Courtesy of the Sundance Institute

At its most basic level, all magic is a lie. Magicians are just deceivers who use sleight of hand or elaborate props to present a fictional scenario to the audience. Maybe the reason I don’t enjoy watching magic is that I hate being lied to. I find it impossible to watch a magician’s routine without ruining the fun for myself and immediately looking up how the trick was done.

While I don’t have the same dislike for film as I do for magic, ever since I’ve started watching movies I’ve been interested in the behind-the-scenes processes. They say films have a sort of ‘movie magic,’ but just like stage magic, movie magic is an elaborate deception. Behind every Hollywood tearjerker are producers in pin-striped suits, directors with big egos and actors looking for their big break. Knowing these things spoils the illusion of “movie magic.” 

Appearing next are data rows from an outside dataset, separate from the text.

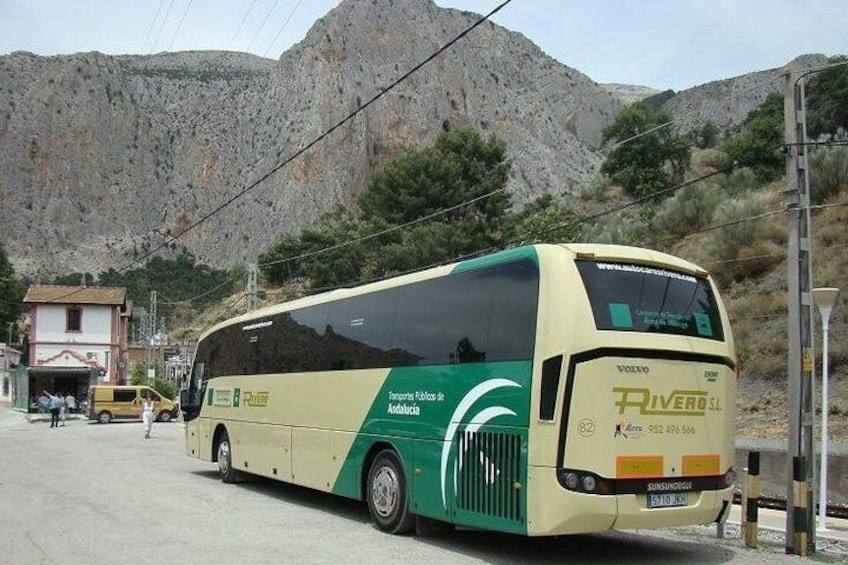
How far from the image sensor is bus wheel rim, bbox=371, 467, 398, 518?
35.7 ft

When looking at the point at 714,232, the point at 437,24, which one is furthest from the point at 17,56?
the point at 714,232

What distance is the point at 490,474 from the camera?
357 inches

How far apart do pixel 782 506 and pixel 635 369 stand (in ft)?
23.3

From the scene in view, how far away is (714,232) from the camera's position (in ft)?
114

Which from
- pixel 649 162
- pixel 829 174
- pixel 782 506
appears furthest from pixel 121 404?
pixel 782 506

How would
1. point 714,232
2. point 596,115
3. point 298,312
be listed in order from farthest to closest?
point 596,115 → point 714,232 → point 298,312

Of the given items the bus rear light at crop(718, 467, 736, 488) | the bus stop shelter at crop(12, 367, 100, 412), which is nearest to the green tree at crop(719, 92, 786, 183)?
the bus rear light at crop(718, 467, 736, 488)

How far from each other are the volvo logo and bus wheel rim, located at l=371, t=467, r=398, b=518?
366 centimetres

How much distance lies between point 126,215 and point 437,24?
56358mm

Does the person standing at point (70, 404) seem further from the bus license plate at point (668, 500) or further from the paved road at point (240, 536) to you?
the bus license plate at point (668, 500)

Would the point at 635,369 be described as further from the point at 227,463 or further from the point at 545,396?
the point at 227,463

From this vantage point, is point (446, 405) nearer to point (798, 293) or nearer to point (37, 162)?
point (798, 293)

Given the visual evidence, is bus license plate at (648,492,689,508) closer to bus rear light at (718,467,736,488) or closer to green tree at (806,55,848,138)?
bus rear light at (718,467,736,488)

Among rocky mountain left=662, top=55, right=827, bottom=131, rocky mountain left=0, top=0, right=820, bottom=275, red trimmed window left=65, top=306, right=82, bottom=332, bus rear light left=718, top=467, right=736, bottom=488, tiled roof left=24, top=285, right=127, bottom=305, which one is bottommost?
bus rear light left=718, top=467, right=736, bottom=488
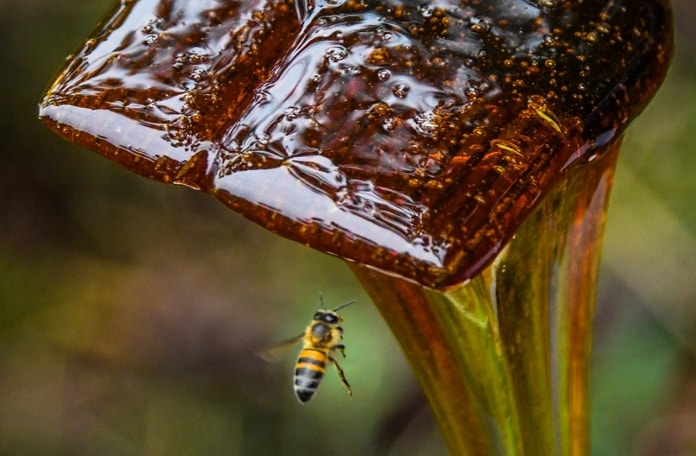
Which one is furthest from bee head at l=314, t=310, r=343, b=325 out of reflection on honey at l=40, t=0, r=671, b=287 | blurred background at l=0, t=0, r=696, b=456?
blurred background at l=0, t=0, r=696, b=456

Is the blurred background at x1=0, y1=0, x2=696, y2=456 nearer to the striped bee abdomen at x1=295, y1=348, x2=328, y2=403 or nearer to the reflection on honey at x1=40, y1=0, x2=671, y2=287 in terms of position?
the striped bee abdomen at x1=295, y1=348, x2=328, y2=403

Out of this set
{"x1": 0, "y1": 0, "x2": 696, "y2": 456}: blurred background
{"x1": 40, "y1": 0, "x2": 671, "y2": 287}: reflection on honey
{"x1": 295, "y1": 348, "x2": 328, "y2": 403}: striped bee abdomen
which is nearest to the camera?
{"x1": 40, "y1": 0, "x2": 671, "y2": 287}: reflection on honey

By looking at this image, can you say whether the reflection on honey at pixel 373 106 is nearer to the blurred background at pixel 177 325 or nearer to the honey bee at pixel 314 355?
the honey bee at pixel 314 355

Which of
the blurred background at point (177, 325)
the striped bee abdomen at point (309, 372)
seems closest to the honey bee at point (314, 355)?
the striped bee abdomen at point (309, 372)

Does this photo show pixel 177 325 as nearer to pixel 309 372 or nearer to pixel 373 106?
pixel 309 372

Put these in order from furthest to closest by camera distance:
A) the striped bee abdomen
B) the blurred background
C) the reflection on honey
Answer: the blurred background, the striped bee abdomen, the reflection on honey

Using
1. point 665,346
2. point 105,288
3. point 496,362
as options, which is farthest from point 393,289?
point 105,288

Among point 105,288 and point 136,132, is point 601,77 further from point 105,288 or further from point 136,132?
point 105,288
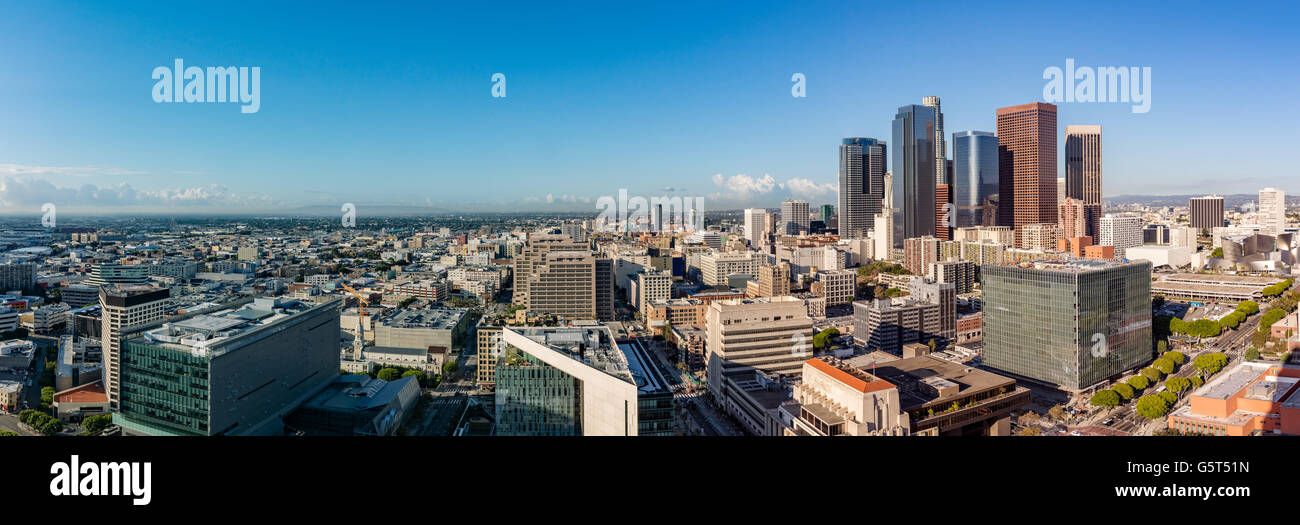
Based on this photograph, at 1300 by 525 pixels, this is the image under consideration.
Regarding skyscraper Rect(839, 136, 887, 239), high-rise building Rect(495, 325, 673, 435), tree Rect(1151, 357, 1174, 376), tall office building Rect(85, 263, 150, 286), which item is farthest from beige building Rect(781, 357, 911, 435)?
skyscraper Rect(839, 136, 887, 239)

“Marvelous and the Black Hole,” however, feels like real magic. The greatest strength Kate Tsang brings to her directorial debut is authenticity — but this is no illusion. Being an indie film made on a shoestring budget, “Marvelous and the Black Hole” feels like a labor of love from everyone involved with the production.

The authenticity of this movie reveals itself most prominently in its ability to tell a dark story without taking itself too seriously. The editing of the film is full of funny and flashy jump cuts, and Tsang’s background in animation shines through the film at multiple points, such as when a scene is scribbled over in marker to reflect teenage doodling. While the subject matter is death and angst, the lighthearted tone of the film makes the viewing experience fun.

At the center of the film is the wonderful chemistry between Sammy (Miya Cech, “Rim of the World”) and Margot (Rhea Perlman, “Poms”). Sammy, a 13-year-old troubled by the recent loss of her mother, is a vessel of unrelenting rage. She vandalizes the school, gives herself stick-and-poke tattoos and brazenly smokes cigarettes in public places. The only thing that seems to scare Sammy is the threat of her father sending her to military school. 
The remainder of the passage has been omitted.